Keepalived: Highest weight only scheduling

keepalived

I have a keepalived setup with three servers behind an ip. One is setup as a sorry server and only serves the maintenance pages, the other two are actual app servers. We would like it setup so that traffic only routes to the one server until it goes down and then have the other server take the traffic, until the primary one comes back online.

Leaving out lb_algo causes this error and keepalived refusing to start

Jan 23 17:15:22 fw001 kernel: IPVS: Scheduler module ip_vs_ not found

And the only options for lb_algo are:

rr|wrr|lc|wlc|lblc|sh|dh

Which all load balance across the active servers in some fashion.

Config example

virtual_server 203.0.113.0 80 {
    delay_loop 60
    lb_algo wrr
    lb_kind NAT
    nat_mask 255.255.255.0
    persistence_timeout 50
    protocol TCP

    sorry_server 10.0.0.3 8080

    real_server 10.0.0.1 8080 {
        weight 100

        HTTP_GET {
            url {
                path /alive
                digest 7a13a825b31584fe9b135ab53974d893
            }
            connect_timeout 30
            nb_get_retry 30
            delay_before_retry 10
        }
    }

    real_server 10.0.0.2 8080 {
        weight 0

        HTTP_GET {
            url {
                path /alive
                digest 7a13a825b31584fe9b135ab53974d893
            }
            connect_timeout 30
            nb_get_retry 30
            delay_before_retry 10
        }
    }
}

Is there any way to do this?

Best Answer

From the LVS mailing list

None of the current IPVS schedulers do know "highest weight" balancing.
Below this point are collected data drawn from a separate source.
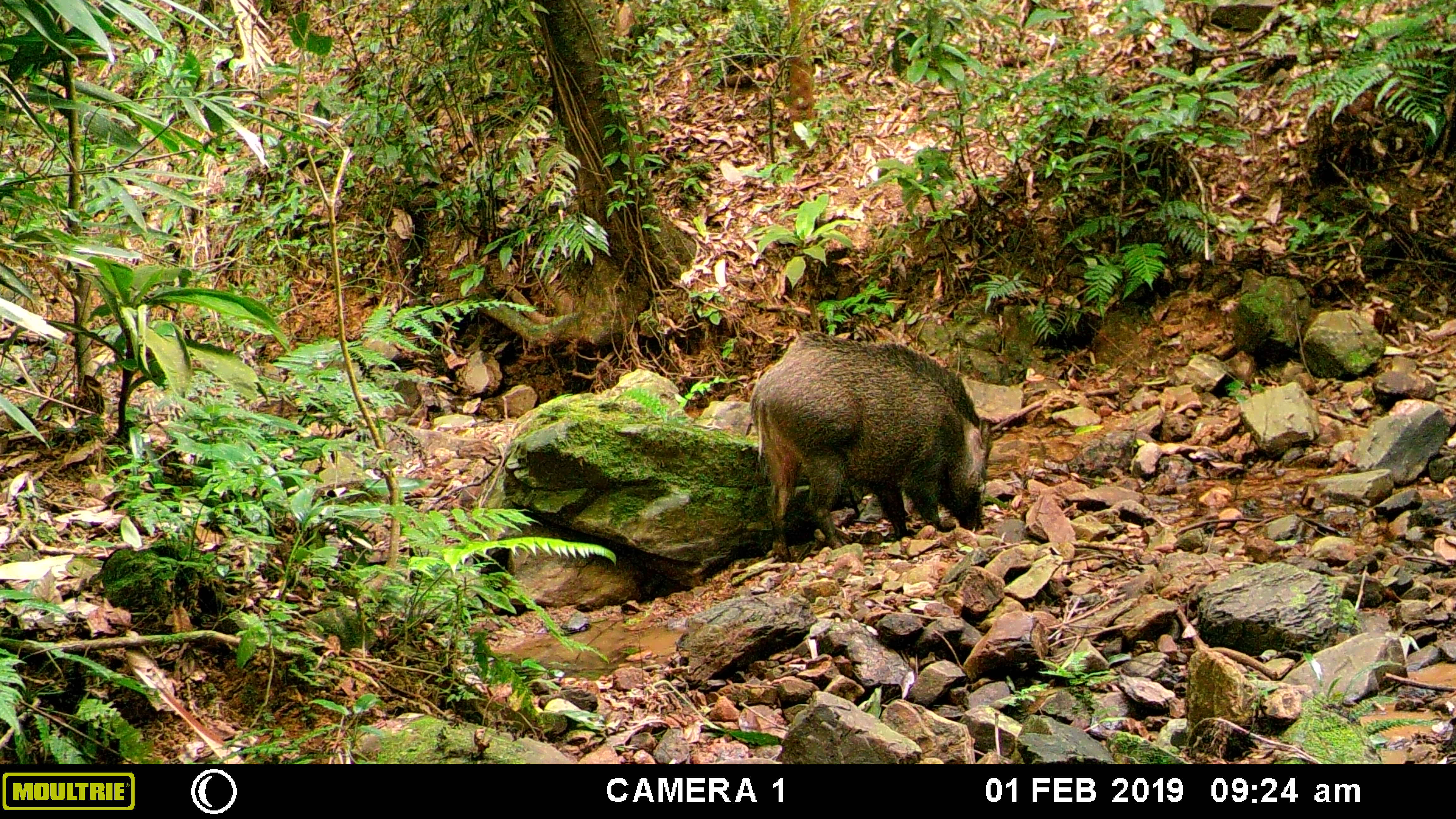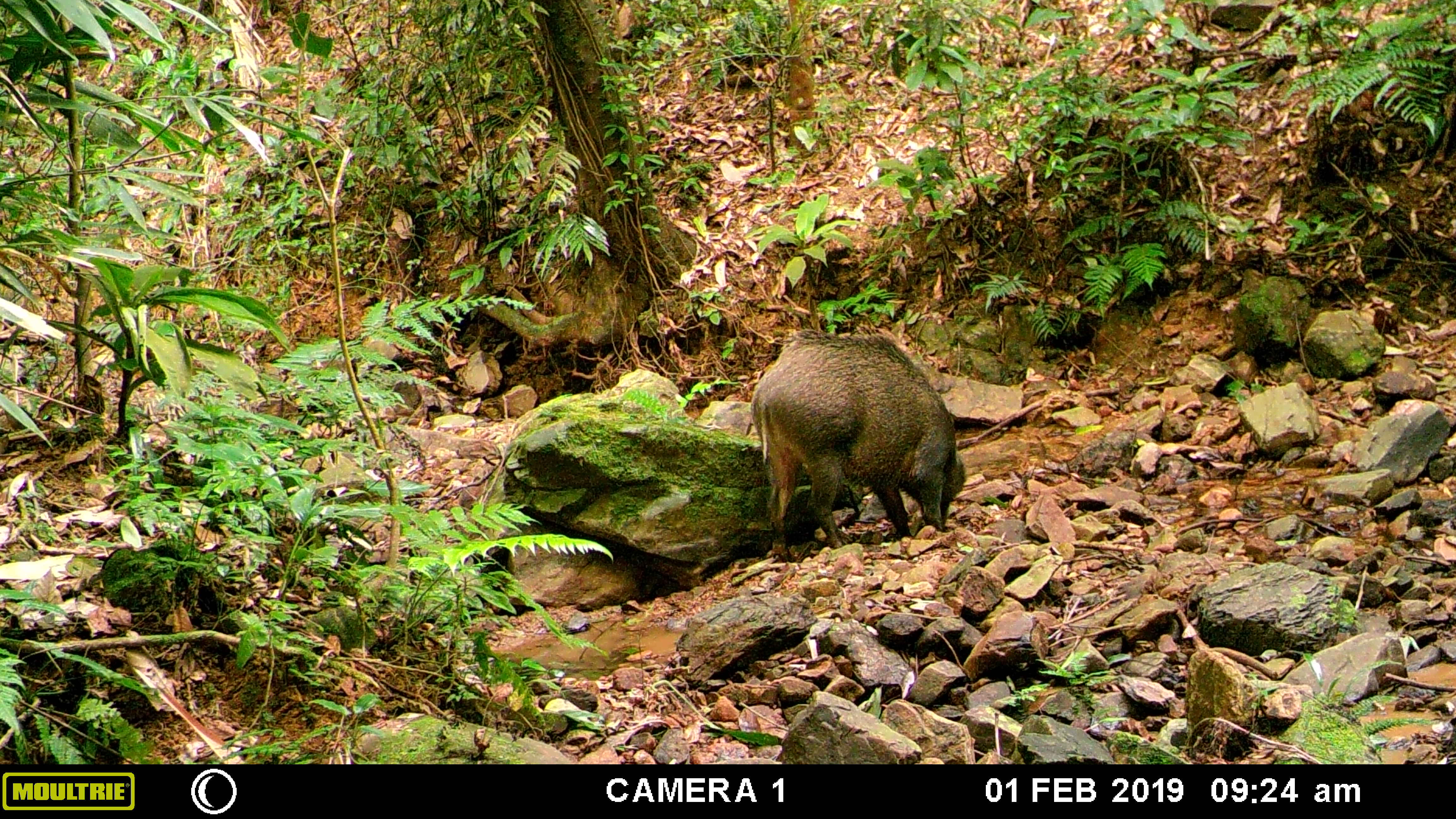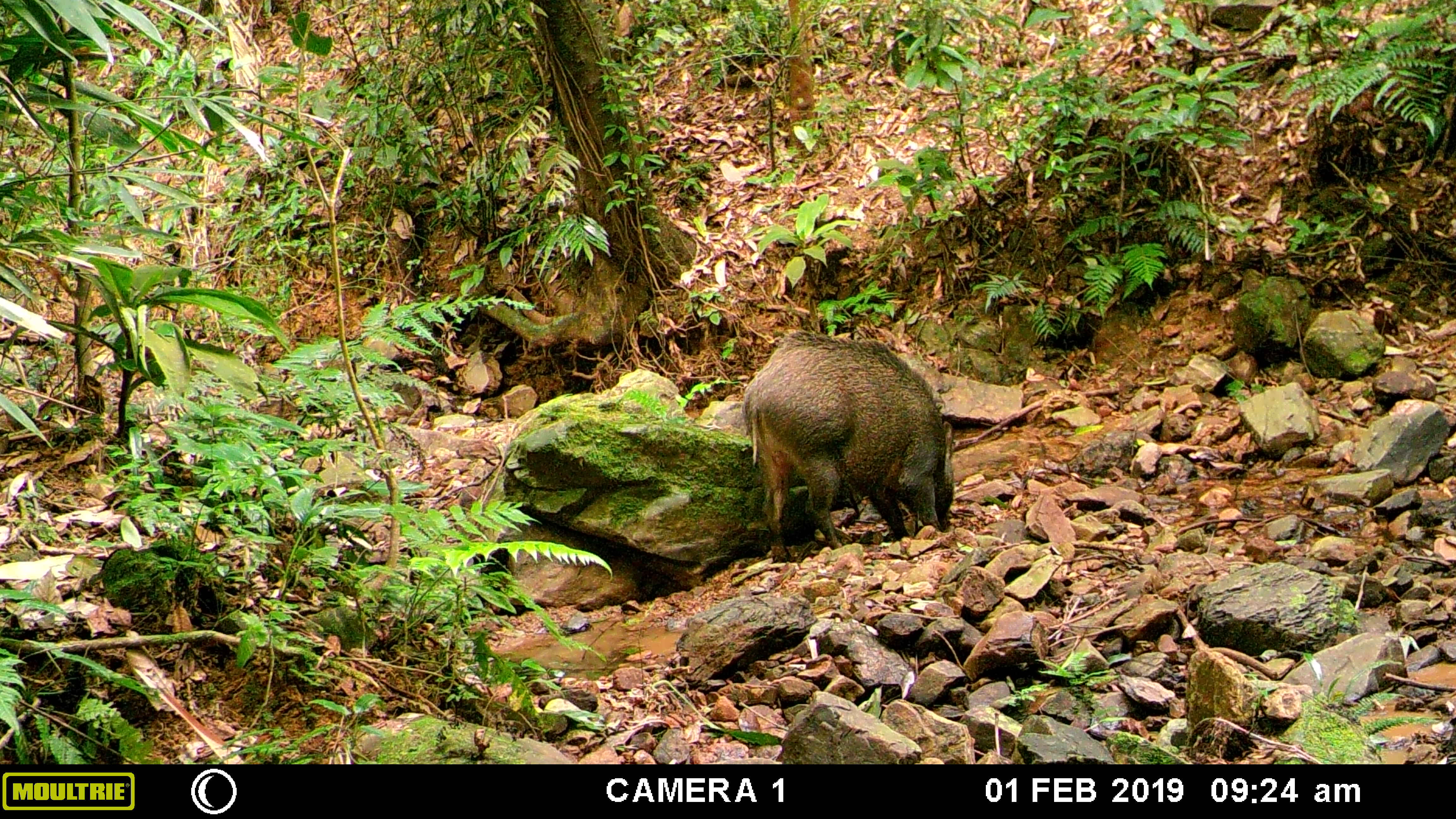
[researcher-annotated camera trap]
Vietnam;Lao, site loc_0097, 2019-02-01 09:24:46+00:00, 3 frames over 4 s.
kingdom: Animalia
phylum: Chordata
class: Mammalia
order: Artiodactyla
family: Suidae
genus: Sus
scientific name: Sus scrofa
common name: eurasian wild pig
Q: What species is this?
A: Eurasian wild pig (Sus scrofa).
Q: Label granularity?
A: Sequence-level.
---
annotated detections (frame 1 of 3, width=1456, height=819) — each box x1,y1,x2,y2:
eurasian wild pig: 746,329,992,563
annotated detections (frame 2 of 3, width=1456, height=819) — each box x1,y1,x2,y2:
eurasian wild pig: 748,329,965,558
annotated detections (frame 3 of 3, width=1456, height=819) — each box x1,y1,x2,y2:
eurasian wild pig: 739,328,957,561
With the "weighted" schedulers, you can e.g. give your primary server 
a weight of max. 65535 and your secondary server a weight of 1. This way,
you've "almost" reached the point you're asking for - however, one out
of 64k of incoming connections will go for the "secondary" server even
while the primary server is still up and running.

If your application is balancing-ready, this behaviour may be a good thing.
For example, by automatically using the secondary system for a few live 
requests, you ensure your secondary system is actually working.
By sending some live traffic, you may also "warm up" application-specific
caches, so upon a "real" failover, the application will perform much better
than with empty caches.

If you really don't need (or your applications can't handle) the 
"balancing" part (distribute traffic to different servers at the same time),
you'd probably better run "typical" high availability/failover software 
like Pacemaker or some VRRP daemon.

For example, you might put all three boxes into the same VRPR instance
and assign them different VRRP priorities, and VRRP will sort out which box 
has the "best" priority and is going to be the only live system. This results
in some kind of "cascading" failover.


If you need balancing to distribute traffic among different servers,
and you'd still like to have this "cascading" failover, you'll need to run 
at least two balancer (pairs): one for the "primary" server farm, with the 
VIP of the other balancer being set as sorry server. The second balancer 
in turn balances to the "secondary" server farm and also has the maintenance 
server set as a sorry server.

One usecase for such scenarios are web farms with slightly different content: 
if the primary farm drops out of service (e.g. due to overload or some
bleeding-edge feature malfunctioning), the secondary farm may serve a less 
feature-rich version of the same service.